Tuesday, December 11, 2012

Review: Cyrano Agency / 시라노;연애조작단 (2010)


Anyone familiar with Korean cinema will know that the romantic comedy genre is a staple of the industry, usually pitting an enviously good lucking guy and girl up against the odds to get together and live happily ever after. However in ‘Cyrano Agency’, this tried and tested method got given a refreshing and cynical twist, and came out all the better for it.

The movies unique concept is no doubt down to director and screenwriter Kim Hyeon-seok. ‘Cyrano Agency’ is his third, and at the time of writing latest movie, having not only directed but also wrote the screenplays for his previous efforts as well. Hyeon-seok is a versatile guy, and fans of Korean cinema will most likely have seen something he’s worked on one way or another. Weather it be as an actor in the movie ‘Chingu / 친구’, as the screenwriter for ‘JSA – Joint Security Area - 공동경비구역 JSA’, or as assistant director on ‘The Isle / 섬’. With ‘Cyrano Agency’, he transferred to screen a concept he first developed while still in film school, and it was certainly worth the wait to see it come to fruition.

To summarize the plot would be best done by imagining the ‘Mission: Impossible’ movies, only swap Tom Cruise for Eom Tae-woong, and swap scenarios such as trying to stop someone from trying to end the world, to trying to make a girl fall in love with the guy that’s hired them. Essentially Tae-woong and his team, played by Park Sin-hye, Park Cheol-min, and Jeon Ah-min, play a group of out of work actors who, from a run down old theater, operate an agency that specializes in making people fall in love. How do they do this? By writing carefully researched scripts, creating perfectly timed eye contact, and making that all important first kiss on a rainy evening (if it’s not raining enough, don’t worry there’s a rain machine overhead).

If all this sounds very cynical, it is. The genius of ‘Cyrano Agency’ is that it plays out a bunch of completely manufactured and familiar romantic scenarios before our very eyes, yet as the audience we still find ourselves having some emotional investment in them. Do we care because we want Tae-woong and his team to have successfully completed their mission, or do we want to see the couple get together, even though it’s been done through a series of tricks and blindsides? It’s a great concept which is entertainingly played out throughout the movie.

Things get tricky when a new client, played by Daniel Choi, arrives on the scene and wants to hire them to make a girl he met at church, played by Lee Min-jeong, fall in love with him. The catch is, Min-jeong is Tae-woong’s old flame from their days in France together.
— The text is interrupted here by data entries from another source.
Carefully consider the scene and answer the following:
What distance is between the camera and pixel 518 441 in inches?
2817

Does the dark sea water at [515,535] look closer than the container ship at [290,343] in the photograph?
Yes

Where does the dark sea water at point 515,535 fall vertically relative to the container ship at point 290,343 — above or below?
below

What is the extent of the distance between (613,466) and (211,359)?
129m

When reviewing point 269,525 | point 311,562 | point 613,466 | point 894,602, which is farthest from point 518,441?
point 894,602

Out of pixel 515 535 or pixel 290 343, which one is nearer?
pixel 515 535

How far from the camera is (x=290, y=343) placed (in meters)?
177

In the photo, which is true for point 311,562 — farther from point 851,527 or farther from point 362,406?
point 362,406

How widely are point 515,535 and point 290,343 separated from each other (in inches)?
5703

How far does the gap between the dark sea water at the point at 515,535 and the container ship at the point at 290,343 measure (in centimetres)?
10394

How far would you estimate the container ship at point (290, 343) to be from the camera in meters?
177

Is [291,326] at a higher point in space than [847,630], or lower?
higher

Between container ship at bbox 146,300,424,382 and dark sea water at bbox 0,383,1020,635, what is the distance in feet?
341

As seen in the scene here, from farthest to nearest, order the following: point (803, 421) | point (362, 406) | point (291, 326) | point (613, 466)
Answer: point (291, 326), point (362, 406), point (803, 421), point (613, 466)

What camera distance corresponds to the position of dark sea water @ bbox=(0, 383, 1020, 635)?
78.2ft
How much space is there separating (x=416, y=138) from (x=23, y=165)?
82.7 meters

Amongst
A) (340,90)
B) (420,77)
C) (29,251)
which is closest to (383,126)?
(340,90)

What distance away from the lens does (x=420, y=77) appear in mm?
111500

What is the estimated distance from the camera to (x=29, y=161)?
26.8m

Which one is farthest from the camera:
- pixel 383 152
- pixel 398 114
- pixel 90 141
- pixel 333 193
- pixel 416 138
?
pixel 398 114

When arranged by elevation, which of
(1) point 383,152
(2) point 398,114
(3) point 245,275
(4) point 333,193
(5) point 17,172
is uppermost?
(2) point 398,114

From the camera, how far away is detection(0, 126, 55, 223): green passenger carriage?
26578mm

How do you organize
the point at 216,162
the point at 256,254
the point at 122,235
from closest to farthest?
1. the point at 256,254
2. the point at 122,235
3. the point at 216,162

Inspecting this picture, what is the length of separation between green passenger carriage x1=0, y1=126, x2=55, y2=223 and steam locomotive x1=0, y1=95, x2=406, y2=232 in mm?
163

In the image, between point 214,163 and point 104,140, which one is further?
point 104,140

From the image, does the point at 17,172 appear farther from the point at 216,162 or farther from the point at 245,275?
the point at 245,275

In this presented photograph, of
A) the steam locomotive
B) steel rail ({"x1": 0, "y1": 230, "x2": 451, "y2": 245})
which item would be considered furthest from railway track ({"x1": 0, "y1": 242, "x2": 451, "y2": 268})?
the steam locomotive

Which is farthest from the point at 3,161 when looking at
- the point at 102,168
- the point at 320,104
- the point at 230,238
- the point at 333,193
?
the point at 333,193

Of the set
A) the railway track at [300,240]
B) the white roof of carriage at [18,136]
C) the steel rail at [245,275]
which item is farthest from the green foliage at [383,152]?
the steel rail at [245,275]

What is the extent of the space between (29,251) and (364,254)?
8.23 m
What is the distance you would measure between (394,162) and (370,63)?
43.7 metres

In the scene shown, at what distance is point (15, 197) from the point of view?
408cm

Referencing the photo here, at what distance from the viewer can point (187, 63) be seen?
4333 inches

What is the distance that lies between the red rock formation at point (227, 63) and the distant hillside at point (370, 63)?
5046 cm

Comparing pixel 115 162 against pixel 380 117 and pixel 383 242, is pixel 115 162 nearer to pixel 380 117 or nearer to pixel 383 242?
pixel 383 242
Will Tae-woong be able to put his feelings aside and complete the mission, or will he try to sabotage things in an attempt to get back with Min-jeong?

Beneath the movies slick exterior and witty charm, there are actually some interesting themes being explored. The circumstances in which Tae-woong & Min-jeong finished are never fully revealed until the final act, which leads us into questioning which way the dilemma should unfold. Should Tae-woong reveal the fact that he still has feelings for Min-jeong and come clean, or should he help Choi to get with her, who has good intentions, but ultimately the guy who she falls for would be someone that Tae-woong has helped to create the image of, not Choi himself.

The bigger picture of what happens after they get the couples together is only touched upon once, when the team accidentally stumbles upon a couple they helped to get together at the start of the movie. The guy couldn’t keep up the image the team had created for him, and ended up cheating on the girl who they’d helped to fall for him. She breaks down in front of them, which by normal genre conventions should be the point when the team come to the realization of how crazy what they’re doing is, or at least suffer some sort of comeuppance. However ‘Cyrano Agency’ doesn’t play by normal genre rules, and as a result by the end nobody bothers to question if what they’re doing is right or wrong, instead it leaves a feeling that perhaps the lesson to be learnt is not about learning from our mistakes, but rather learning to live with them.

While the movie shies away from addressing the wider implications, we’re left with the focus laying solely on the triangle of Tae-woong, Choi, & Min-jeong. ‘Cyrano Agency’ scores its biggest points in the fact that it creates a main character in that of Tae-woong, whose biggest decision is to either (a) trick and deceive his ex-girlfriend into falling in love with his client, Choi, or (b) steal her away from him regardless of his or her past mistakes. While neither option sounds particularly attractive on paper, the movie is too busy looking good and having fun with its Mission: Impossible style concept applied to romance, that as an audience we’re left too preoccupied with smiling to care about these moral ambiguities, and who knows, maybe that was director Hyeon-seok’s point.